Data to use:
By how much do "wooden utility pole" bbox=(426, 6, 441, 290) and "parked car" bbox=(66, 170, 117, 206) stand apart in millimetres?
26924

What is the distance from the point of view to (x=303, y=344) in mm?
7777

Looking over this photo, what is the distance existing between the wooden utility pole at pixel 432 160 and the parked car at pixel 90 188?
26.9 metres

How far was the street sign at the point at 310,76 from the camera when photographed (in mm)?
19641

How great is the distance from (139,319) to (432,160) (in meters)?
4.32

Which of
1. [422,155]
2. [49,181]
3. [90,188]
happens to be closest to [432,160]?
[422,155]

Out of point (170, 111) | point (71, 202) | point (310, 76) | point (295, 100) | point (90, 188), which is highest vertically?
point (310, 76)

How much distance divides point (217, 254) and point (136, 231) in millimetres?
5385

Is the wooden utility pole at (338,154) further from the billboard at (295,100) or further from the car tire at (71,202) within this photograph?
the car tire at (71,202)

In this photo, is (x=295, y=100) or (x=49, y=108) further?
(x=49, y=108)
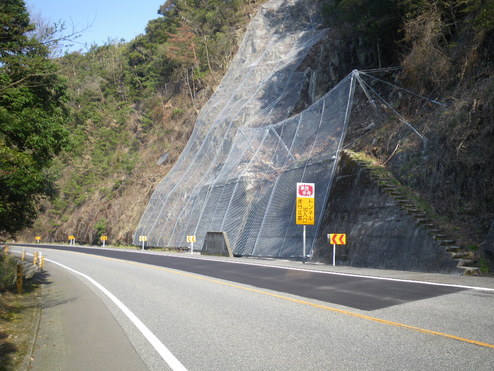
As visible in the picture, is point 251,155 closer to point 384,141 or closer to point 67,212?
point 384,141

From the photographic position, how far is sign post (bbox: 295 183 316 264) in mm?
18672

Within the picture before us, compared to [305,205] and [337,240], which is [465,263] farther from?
[305,205]

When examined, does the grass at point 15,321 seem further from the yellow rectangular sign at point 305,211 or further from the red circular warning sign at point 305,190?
the red circular warning sign at point 305,190

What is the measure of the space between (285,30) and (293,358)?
42.7m

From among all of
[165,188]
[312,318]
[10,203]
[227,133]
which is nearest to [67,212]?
[165,188]

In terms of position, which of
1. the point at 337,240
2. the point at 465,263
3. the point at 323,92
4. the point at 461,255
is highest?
the point at 323,92

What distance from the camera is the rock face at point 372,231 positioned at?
13.2m

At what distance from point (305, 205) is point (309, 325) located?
1234 cm

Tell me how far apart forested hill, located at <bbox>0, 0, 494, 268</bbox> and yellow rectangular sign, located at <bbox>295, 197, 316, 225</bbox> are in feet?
12.7

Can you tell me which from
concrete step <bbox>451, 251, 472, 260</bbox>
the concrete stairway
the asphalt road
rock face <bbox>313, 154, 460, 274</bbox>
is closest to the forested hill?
the concrete stairway

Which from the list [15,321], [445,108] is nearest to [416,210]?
[445,108]

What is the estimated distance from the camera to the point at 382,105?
2289cm

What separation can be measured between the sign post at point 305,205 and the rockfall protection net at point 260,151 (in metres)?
1.12

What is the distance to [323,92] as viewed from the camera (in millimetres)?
29250
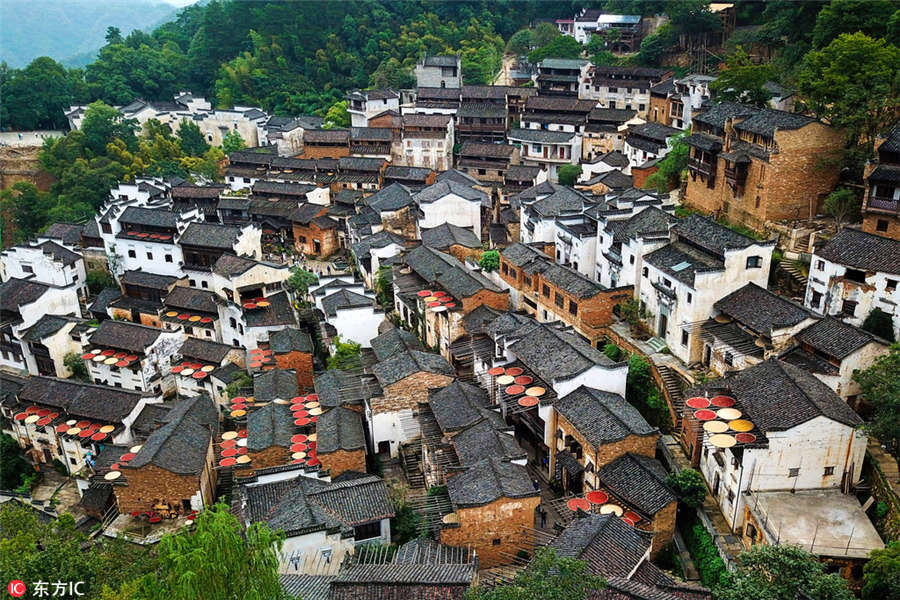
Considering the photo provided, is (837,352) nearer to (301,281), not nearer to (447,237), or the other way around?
(447,237)

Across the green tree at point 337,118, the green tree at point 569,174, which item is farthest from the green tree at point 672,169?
the green tree at point 337,118

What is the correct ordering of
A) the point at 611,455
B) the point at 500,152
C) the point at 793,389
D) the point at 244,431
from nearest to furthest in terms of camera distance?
the point at 793,389 → the point at 611,455 → the point at 244,431 → the point at 500,152

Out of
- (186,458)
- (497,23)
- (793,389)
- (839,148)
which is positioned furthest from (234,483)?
(497,23)

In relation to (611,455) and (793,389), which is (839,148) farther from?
(611,455)

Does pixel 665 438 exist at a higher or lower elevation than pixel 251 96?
lower

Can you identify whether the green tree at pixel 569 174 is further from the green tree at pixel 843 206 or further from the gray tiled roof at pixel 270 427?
the gray tiled roof at pixel 270 427

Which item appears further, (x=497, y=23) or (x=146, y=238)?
(x=497, y=23)

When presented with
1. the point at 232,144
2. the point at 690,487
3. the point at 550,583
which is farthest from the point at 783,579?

Your task: Copy the material word for word, from the line containing "What is the estimated" through the end of the material, leaving out the pictures.

Result of this exercise:
What is the estimated distance from the camera to the point at 382,105?
2289cm

What separation can be measured between the sign post at point 305,205 and the rockfall protection net at point 260,151 (in metres)?
1.12

What is the distance to [323,92] as viewed from the camera (in millimetres)?
29250
Considering the photo provided, is (837,352) nearer to (301,281), not nearer to (447,237), or the other way around?
(447,237)

Across the green tree at point 337,118, the green tree at point 569,174, which item is farthest from the green tree at point 672,169?
the green tree at point 337,118

What is the correct ordering of
A) the point at 611,455
B) the point at 500,152
C) the point at 793,389
D) the point at 244,431
from nearest to furthest in terms of camera distance?
the point at 793,389 → the point at 611,455 → the point at 244,431 → the point at 500,152

Out of
- (186,458)
- (497,23)
- (793,389)
- (839,148)
which is positioned furthest from (234,483)?
(497,23)

In relation to (611,455) and (793,389), which is (839,148) farther from?
(611,455)

Does pixel 665 438 exist at a higher or lower elevation than pixel 251 96?
lower

Can you identify whether the green tree at pixel 569 174 is further from the green tree at pixel 843 206 or further from the gray tiled roof at pixel 270 427?
the gray tiled roof at pixel 270 427

Which item appears further, (x=497, y=23) or (x=146, y=238)?
(x=497, y=23)

When presented with
1. the point at 232,144
2. the point at 690,487
3. the point at 550,583
which is farthest from the point at 783,579?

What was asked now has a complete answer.